Thursday, February 4, 2010

Book Groups and Inner Libraries

I will be meeting up with a couple of friends this evening. And we will talk about books. Instead of all reading the same book, we bring what we're reading and have sort of a Show-and-Tell, talking about the books we've liked, as well as ones we haven't.

I like this better than what seems to be a more conventional book group, where everyone reads the same book and then talks about it. These groups have resulted in the ubiquitous, and to me annoying, readers' group guides at the end of so many books these days. The readers' guide questions often seem to be comprehension questions, the kind of questions a teacher would devise to make sure that the students read the book (and I oughta know, I used to be a teacher). These kind of questions seem to suck the life out of a book. If I have the choice of getting a book with or without a readers' guide, I'll choose without.

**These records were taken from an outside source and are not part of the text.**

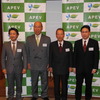 電気自動車普及協議会の会見。（左から）ダッソー・システムズの鍛治屋清二社長、電気自動車普及協議会の田島伸博代表幹事、同協議会の福武總一郎会長、東京大学大学院の山内祐平准教授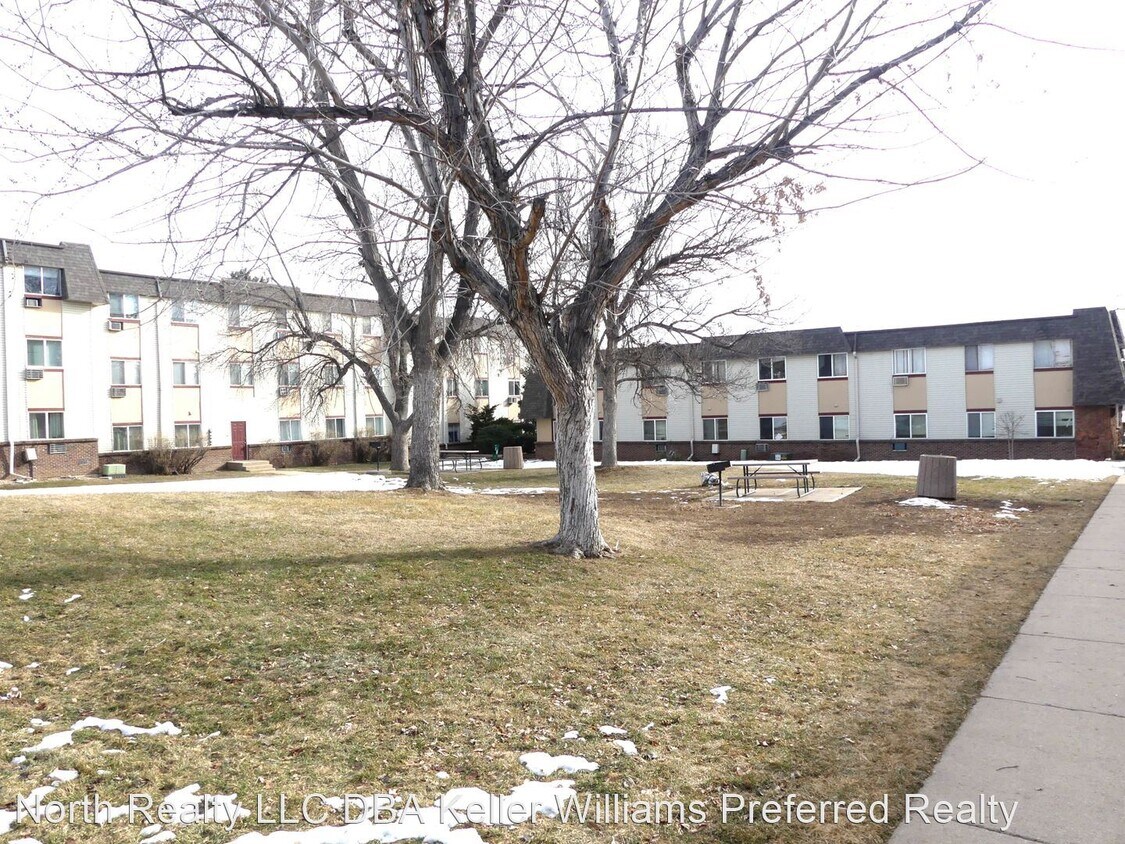 Foto principal - 3 br, 1 bath Condo - 707 W. 96th Ave. #18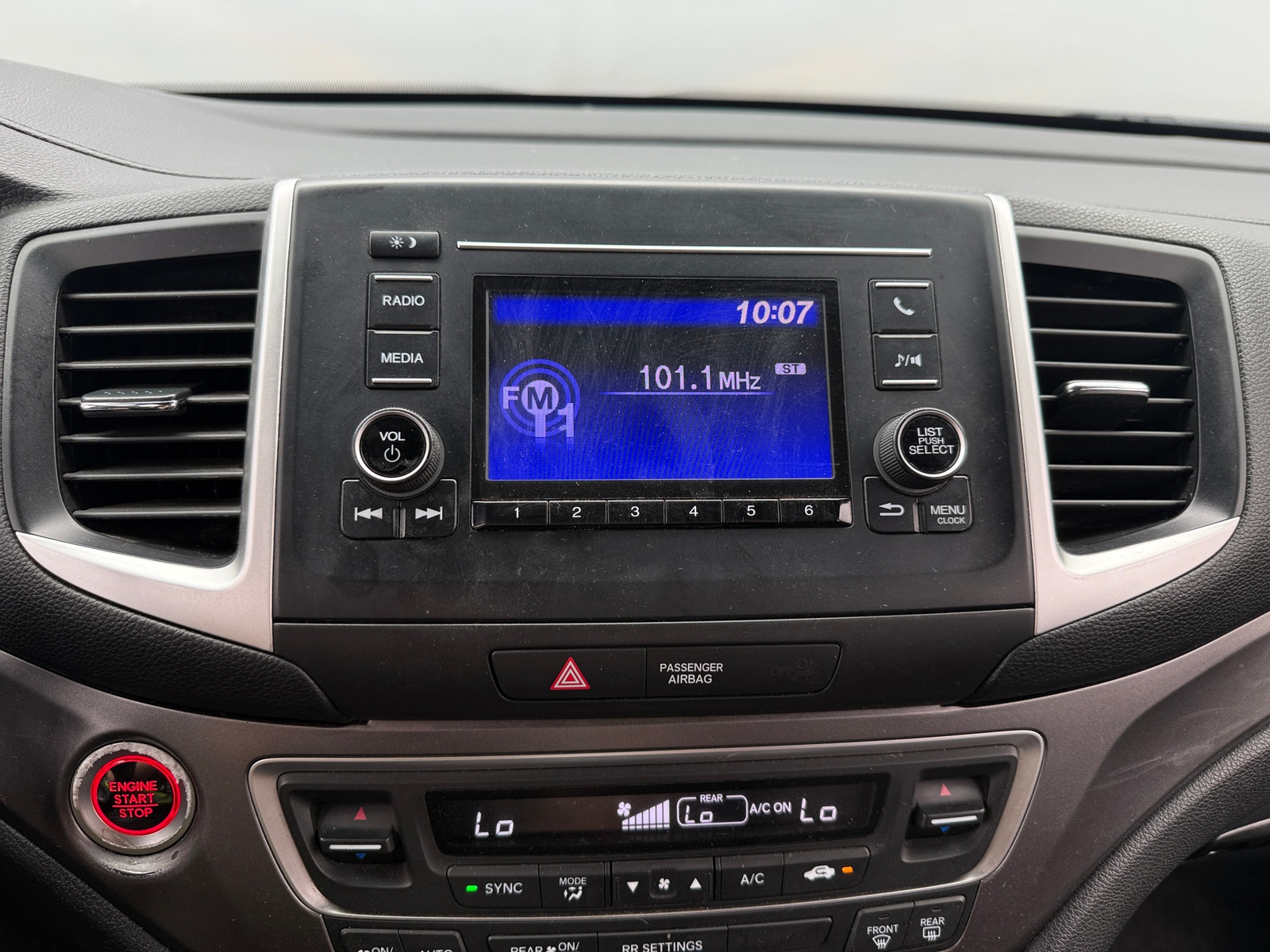 Thumbnail: 2019 Honda Passport - 4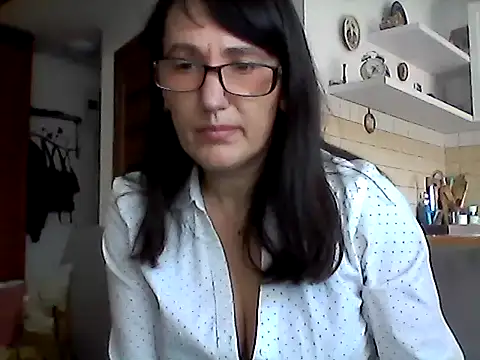 Elena48324 online show from April 25, 1:41 pm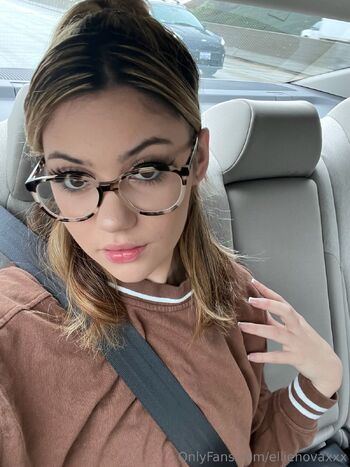 Ellie Nova / ellienovaxxx nude photo #15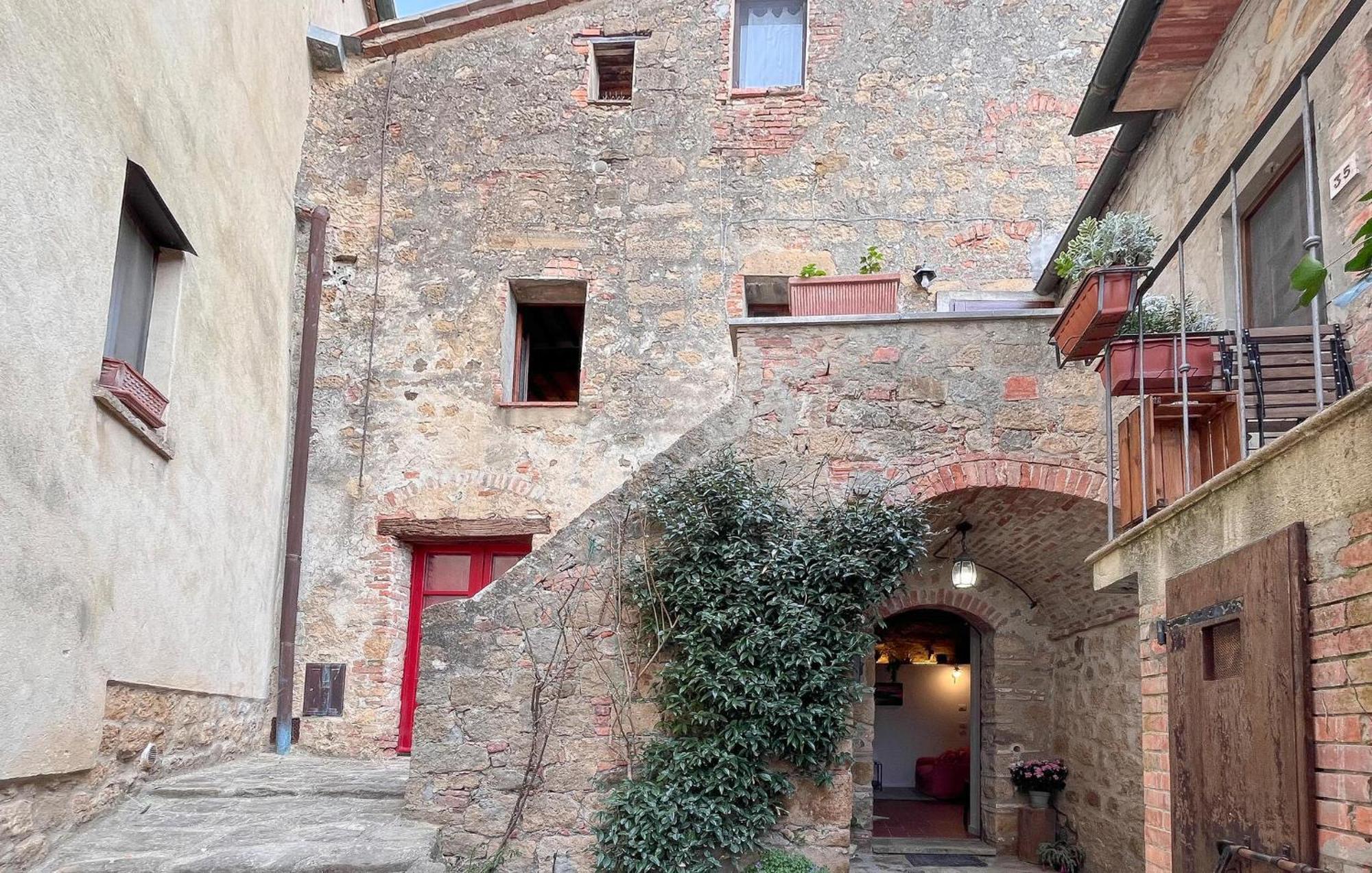 Cozy Apartment In Monticchiello With Wi-Fi Екстер'єр фото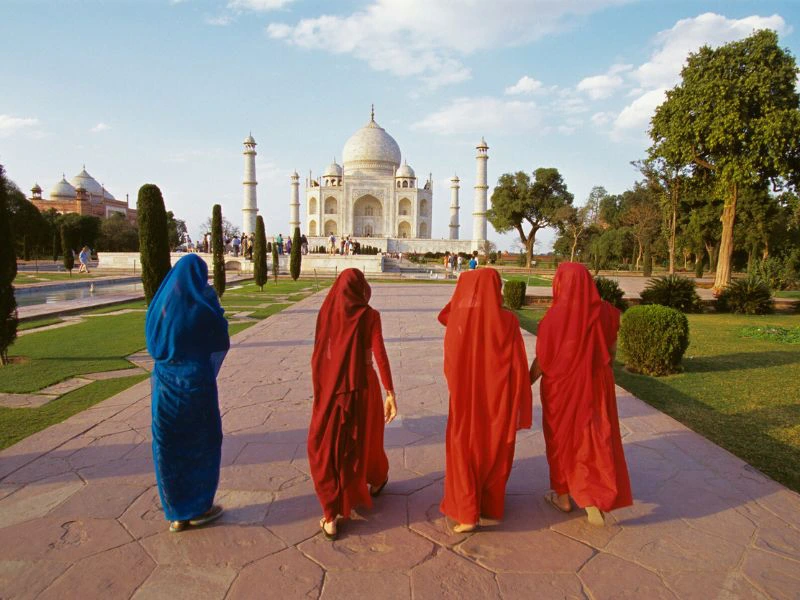 Frauen im Sari vor dem Taj Mahal in Agra, Indien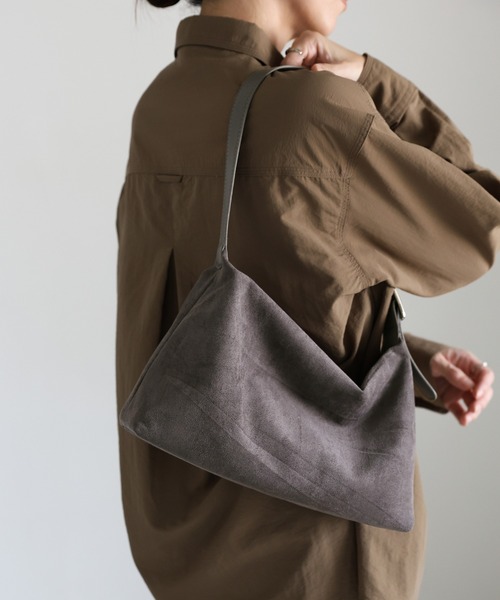 select MOCA(セレクトモカ)の「フェイクスエードワンショルダーバッグ(ショルダーバッグ・レディース・ブラウン/ブラック/グレー・FREE)」の14枚目の写真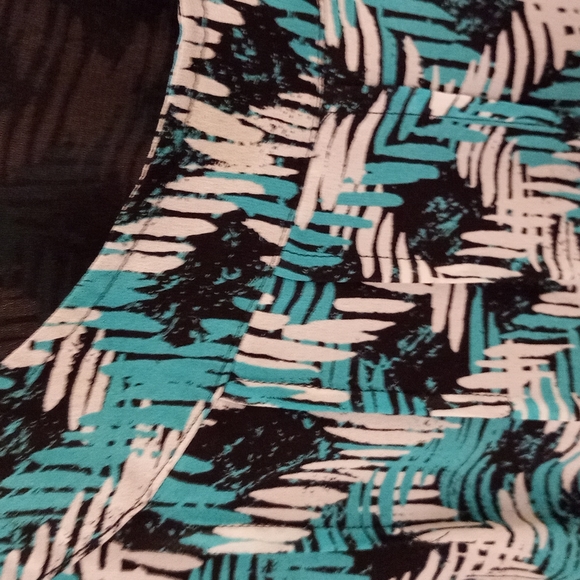 Covington Woman Blouse - Picture 3 of 5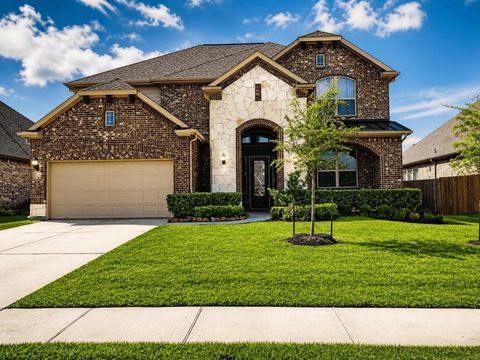 Photo of 321 Stockport Drive, League City, TX 77573 (MLS # 97997388)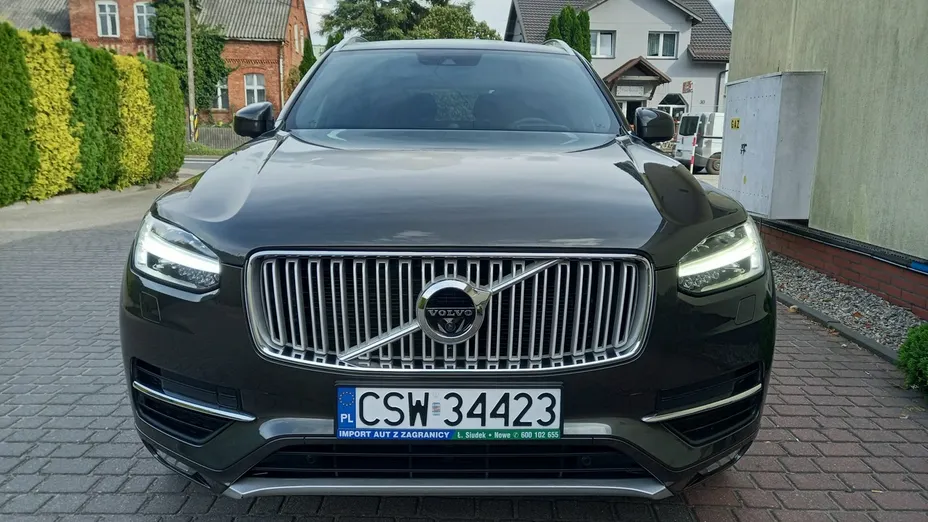 VOLVO XC90 -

In How to Talk About Books You Haven’t Read by Pierre Bayard, the author talks about our inner libraries…
“We might use the term inner library to characterize the set of books – a subset of the collective library – around which every personality is constructed, and which then shapes each person’s individual relationship to books and to other people…
“That it is that in truth we never talk about a book unto itself; a whole set of books always enters the discussion through the portal of a single title, which serves as a temporary symbol for a complete conception of culture. In every such discussion, our inner libraries – built within us over the years and housing all our secret books – come into contact with the inner libraries of others, potentially provoking all manner of friction and conflict.
“For we are more than simple shelters for our inner libraries; we are the sum of these accumulated books. Little by little these books have made us who we are, and they cannot be separated from us without causing suffering. …comments that challenge the books in our inner libraries, attacking what has become a part of our identity, may wound us to the core of our being.”

The whole inner library thing is really sticking with me…what a perfect term. We all have inner libraries, and what an interesting job I have to be able to talk to people about their inner libraries, as well as my own.

So tonight I'll be bringing:
Eternal on the Water by Joseph Monninger (almost finished, am enjoying it)
Changing My Mind by Zadie Smith
The Murderer's Daughters by Randy Susan Meyers
Cowboy and Wills by Monica Holloway
Even the Dogs by Jon McGregor
One Amazing Thing by Chitra Banerjee Divakaruni (haven't read it yet, got an advance reader copy)

I'm interested to see what my friends will be bringing!